# AIM:
Reproduce the listing below with every instance of "millimetres" switched to "millimeters" and all other text left unchanged. Omit the pictures from your response.

# GIVEN DATA:
#####
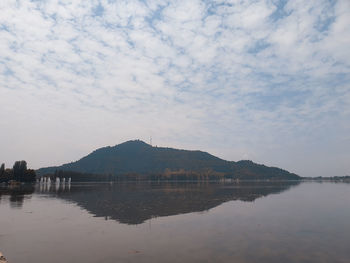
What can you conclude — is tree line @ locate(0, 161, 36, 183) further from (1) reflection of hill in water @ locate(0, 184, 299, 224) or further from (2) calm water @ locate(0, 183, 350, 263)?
(2) calm water @ locate(0, 183, 350, 263)

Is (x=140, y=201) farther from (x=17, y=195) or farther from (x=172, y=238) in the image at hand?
(x=17, y=195)

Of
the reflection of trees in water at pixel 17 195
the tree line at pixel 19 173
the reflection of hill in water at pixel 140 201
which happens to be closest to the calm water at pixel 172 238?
the reflection of hill in water at pixel 140 201

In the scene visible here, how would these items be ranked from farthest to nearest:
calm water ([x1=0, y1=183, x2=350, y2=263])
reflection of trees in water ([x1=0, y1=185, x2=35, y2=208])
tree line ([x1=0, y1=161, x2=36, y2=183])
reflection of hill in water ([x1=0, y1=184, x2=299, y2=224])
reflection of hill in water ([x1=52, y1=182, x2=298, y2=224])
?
tree line ([x1=0, y1=161, x2=36, y2=183])
reflection of trees in water ([x1=0, y1=185, x2=35, y2=208])
reflection of hill in water ([x1=0, y1=184, x2=299, y2=224])
reflection of hill in water ([x1=52, y1=182, x2=298, y2=224])
calm water ([x1=0, y1=183, x2=350, y2=263])

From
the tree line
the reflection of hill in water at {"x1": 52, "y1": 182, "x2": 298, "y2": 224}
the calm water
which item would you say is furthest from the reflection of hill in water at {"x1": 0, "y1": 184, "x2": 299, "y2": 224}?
the tree line

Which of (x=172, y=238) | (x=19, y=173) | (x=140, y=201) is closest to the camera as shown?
(x=172, y=238)

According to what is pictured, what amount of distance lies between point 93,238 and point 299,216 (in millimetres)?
30172

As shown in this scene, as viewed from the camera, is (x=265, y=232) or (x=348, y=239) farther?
(x=265, y=232)

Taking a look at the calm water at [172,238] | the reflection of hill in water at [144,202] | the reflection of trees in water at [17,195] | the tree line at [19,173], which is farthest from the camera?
the tree line at [19,173]

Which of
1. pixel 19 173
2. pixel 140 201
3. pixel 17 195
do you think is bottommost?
pixel 17 195

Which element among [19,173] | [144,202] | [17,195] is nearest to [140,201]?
[144,202]

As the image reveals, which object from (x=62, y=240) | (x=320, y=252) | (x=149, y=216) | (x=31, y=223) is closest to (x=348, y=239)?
(x=320, y=252)

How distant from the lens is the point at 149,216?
123 ft

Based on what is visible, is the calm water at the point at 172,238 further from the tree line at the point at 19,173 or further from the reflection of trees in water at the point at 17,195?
the tree line at the point at 19,173

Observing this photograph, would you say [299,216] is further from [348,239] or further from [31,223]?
[31,223]
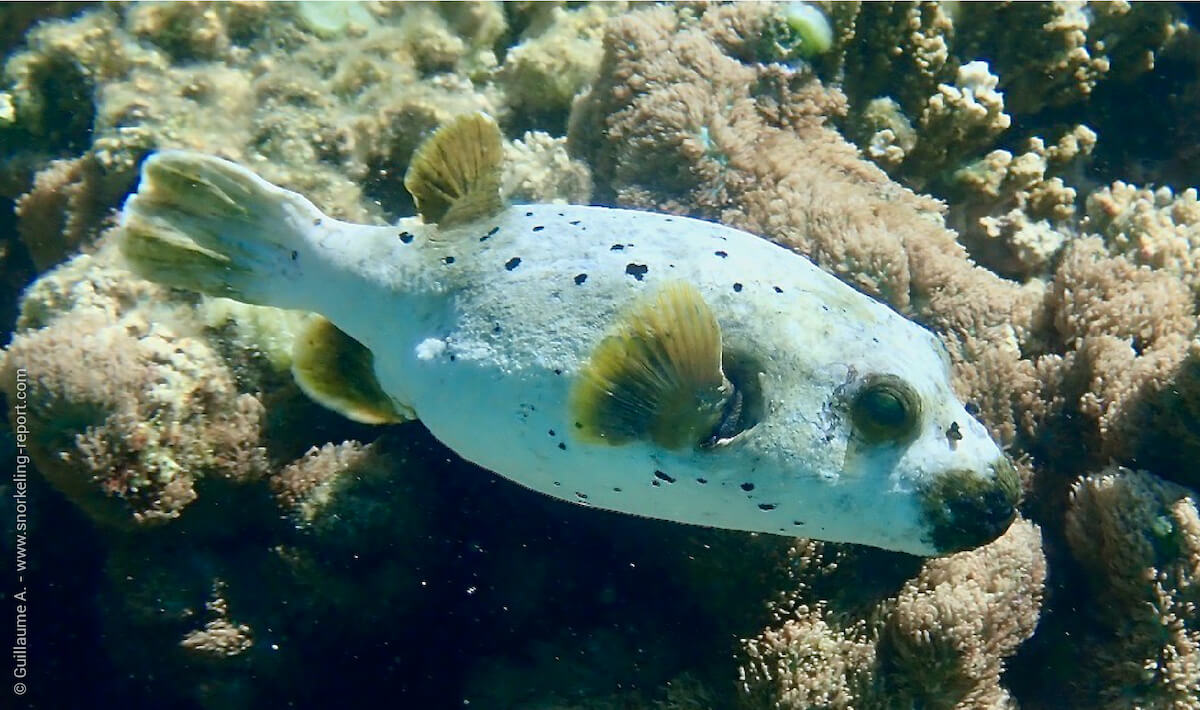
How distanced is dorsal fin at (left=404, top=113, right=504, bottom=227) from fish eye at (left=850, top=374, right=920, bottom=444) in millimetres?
1307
#####
# ANSWER FOR THIS EXERCISE:
What can you conclude — is tree line @ locate(0, 161, 36, 183) further from (1) reflection of hill in water @ locate(0, 184, 299, 224) or further from (2) calm water @ locate(0, 183, 350, 263)?
(2) calm water @ locate(0, 183, 350, 263)

Is (x=140, y=201) farther from (x=17, y=195) or farther from (x=172, y=238) in the image at hand?
(x=17, y=195)

Of
the reflection of trees in water at pixel 17 195
the tree line at pixel 19 173
the reflection of hill in water at pixel 140 201
which happens to be closest to the calm water at pixel 172 238?
the reflection of hill in water at pixel 140 201

In the scene visible here, how would these items be ranked from farthest to nearest:
calm water ([x1=0, y1=183, x2=350, y2=263])
reflection of trees in water ([x1=0, y1=185, x2=35, y2=208])
tree line ([x1=0, y1=161, x2=36, y2=183])
reflection of hill in water ([x1=0, y1=184, x2=299, y2=224])
reflection of hill in water ([x1=52, y1=182, x2=298, y2=224])
?
tree line ([x1=0, y1=161, x2=36, y2=183])
reflection of trees in water ([x1=0, y1=185, x2=35, y2=208])
reflection of hill in water ([x1=0, y1=184, x2=299, y2=224])
reflection of hill in water ([x1=52, y1=182, x2=298, y2=224])
calm water ([x1=0, y1=183, x2=350, y2=263])

From
the tree line
the reflection of hill in water at {"x1": 52, "y1": 182, "x2": 298, "y2": 224}
the calm water
which item would you say is furthest from the reflection of hill in water at {"x1": 0, "y1": 184, "x2": 299, "y2": 224}?
the tree line

Which of (x=172, y=238) | (x=19, y=173) | (x=140, y=201) is closest to the camera as shown?
(x=172, y=238)

According to what is pictured, what amount of distance lies between point 93,238 and point 299,216 (in millimeters)?
30172

As shown in this scene, as viewed from the camera, is (x=265, y=232) or (x=348, y=239) farther?
(x=265, y=232)

Taking a look at the calm water at [172,238] | the reflection of hill in water at [144,202] | the reflection of trees in water at [17,195] | the tree line at [19,173], which is farthest from the camera?
the tree line at [19,173]

Which of
1. pixel 19 173
2. pixel 140 201
3. pixel 17 195
do you think is bottommost?
pixel 17 195

Which element among [19,173] | [144,202] | [17,195] is nearest to [140,201]?
[144,202]

As the image reveals, which object from (x=62, y=240) | (x=320, y=252) | (x=149, y=216) | (x=31, y=223) is closest to (x=348, y=239)?
(x=320, y=252)

How distant from the lens is the point at 149,216?
123 ft

Based on what is visible, is the calm water at the point at 172,238 further from the tree line at the point at 19,173 or further from the reflection of trees in water at the point at 17,195?
the tree line at the point at 19,173

Observing this photograph, would you say [299,216] is further from [348,239] or further from [31,223]?
[31,223]
How distanced is dorsal fin at (left=404, top=113, right=504, bottom=227) from fish eye at (left=850, top=374, right=920, bottom=444) in millimeters?
1307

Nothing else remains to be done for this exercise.